Balaputradewa was the maharaja of Srivijaya in the 9th century CE as well as the former head of the Sailendra dynasty. He was the youngest son of the preceding Sailendran maharaja, Samaratunga, through marriage with Dewi Tara who was in turn the daughter of another maharaja, Dharmasetu of Srivijaya.

==Early life==
Samaratunga died when Balaputra was a boy. As a young heir to the throne, his authority in Central Java was frequently challenged by local landlords. An extended family member by the name of Garung forced Balaputra to accept his tutorship. Garung was part of the Sanjaya dynasty and was related to Balaputra through the marriage of Garung's son, Rakai Pikatan to Pramodhawardhani, Balaputra's sister. During the regency of Garung, the Javanese political landscape was relatively peaceful. The regency ended in 832 when Garung disappeared.

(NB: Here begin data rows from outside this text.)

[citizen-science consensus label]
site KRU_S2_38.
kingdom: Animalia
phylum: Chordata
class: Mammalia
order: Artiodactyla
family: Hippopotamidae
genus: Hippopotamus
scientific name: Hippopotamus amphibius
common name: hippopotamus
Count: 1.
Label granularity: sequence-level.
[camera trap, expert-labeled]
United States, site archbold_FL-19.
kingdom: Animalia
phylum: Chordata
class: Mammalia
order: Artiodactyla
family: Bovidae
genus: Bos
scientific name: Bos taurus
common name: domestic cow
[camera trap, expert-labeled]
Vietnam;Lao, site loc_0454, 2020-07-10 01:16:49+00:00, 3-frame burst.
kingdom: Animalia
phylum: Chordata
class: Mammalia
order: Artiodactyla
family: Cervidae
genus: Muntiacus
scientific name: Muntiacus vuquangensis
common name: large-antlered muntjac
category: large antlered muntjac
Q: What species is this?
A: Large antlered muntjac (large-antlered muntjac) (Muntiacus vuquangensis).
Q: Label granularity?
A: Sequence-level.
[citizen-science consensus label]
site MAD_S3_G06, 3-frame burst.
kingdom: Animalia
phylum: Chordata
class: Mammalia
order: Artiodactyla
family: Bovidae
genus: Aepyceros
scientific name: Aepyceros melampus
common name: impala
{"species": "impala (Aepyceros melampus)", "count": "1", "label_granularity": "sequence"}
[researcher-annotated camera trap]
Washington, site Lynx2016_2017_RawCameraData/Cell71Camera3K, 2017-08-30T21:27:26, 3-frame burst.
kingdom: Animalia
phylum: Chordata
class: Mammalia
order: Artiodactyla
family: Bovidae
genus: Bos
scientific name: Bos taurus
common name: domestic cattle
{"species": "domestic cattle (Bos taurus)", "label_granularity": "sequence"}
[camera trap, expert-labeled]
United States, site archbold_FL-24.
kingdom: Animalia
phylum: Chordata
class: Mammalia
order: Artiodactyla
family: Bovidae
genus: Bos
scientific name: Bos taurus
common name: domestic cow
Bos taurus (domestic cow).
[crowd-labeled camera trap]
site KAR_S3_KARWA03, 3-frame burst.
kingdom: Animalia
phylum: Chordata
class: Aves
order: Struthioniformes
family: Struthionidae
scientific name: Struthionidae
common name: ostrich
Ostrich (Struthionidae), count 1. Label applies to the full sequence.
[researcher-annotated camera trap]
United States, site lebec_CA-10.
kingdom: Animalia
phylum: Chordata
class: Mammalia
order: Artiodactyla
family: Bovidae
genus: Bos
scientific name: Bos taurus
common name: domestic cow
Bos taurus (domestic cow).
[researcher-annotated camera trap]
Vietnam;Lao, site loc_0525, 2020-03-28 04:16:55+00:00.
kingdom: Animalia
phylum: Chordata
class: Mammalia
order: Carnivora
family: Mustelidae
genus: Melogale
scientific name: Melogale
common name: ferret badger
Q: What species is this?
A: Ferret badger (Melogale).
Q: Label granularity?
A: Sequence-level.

== Sri Maharaja of Suvarnadvipa, King of Srivijaya ==
Around 852, Rakai Pikatan of Sanjaya began garnering influence from the local nobles. This worried Balaputra and he tried to suppress Rakai Pikatan to regain control. His effort failed miserably, however, due to his inexperience. The Sailendras were eventually forced to leave Java for Palembang, the seat of Srivijaya as well as the home of Balaputra's mother, Tara. Balaputra's defeat by Jatiningrat (Pikatan) was recorded in the Shivagrha inscription that recorded that Balaputra had constructed a fortress made of hundreds of heaped stones for his refuge. With the retreat, Central Java fell into the hands of Sanjaya, ending the Sailendra's rule over the area. The Sanjayas later founded the Mataram kingdom and continued to rule Java until Srivijaya reasserted its dominance over the island in the 11th century.

Soon after he left Java, Balaputra became the ruler of Srivijaya. While the record on Balaputra is scarce, it is known through the Nalanda inscription that he ordered the construction of a Buddhist monastery in Nalanda, India. He also sent an ambassador to China.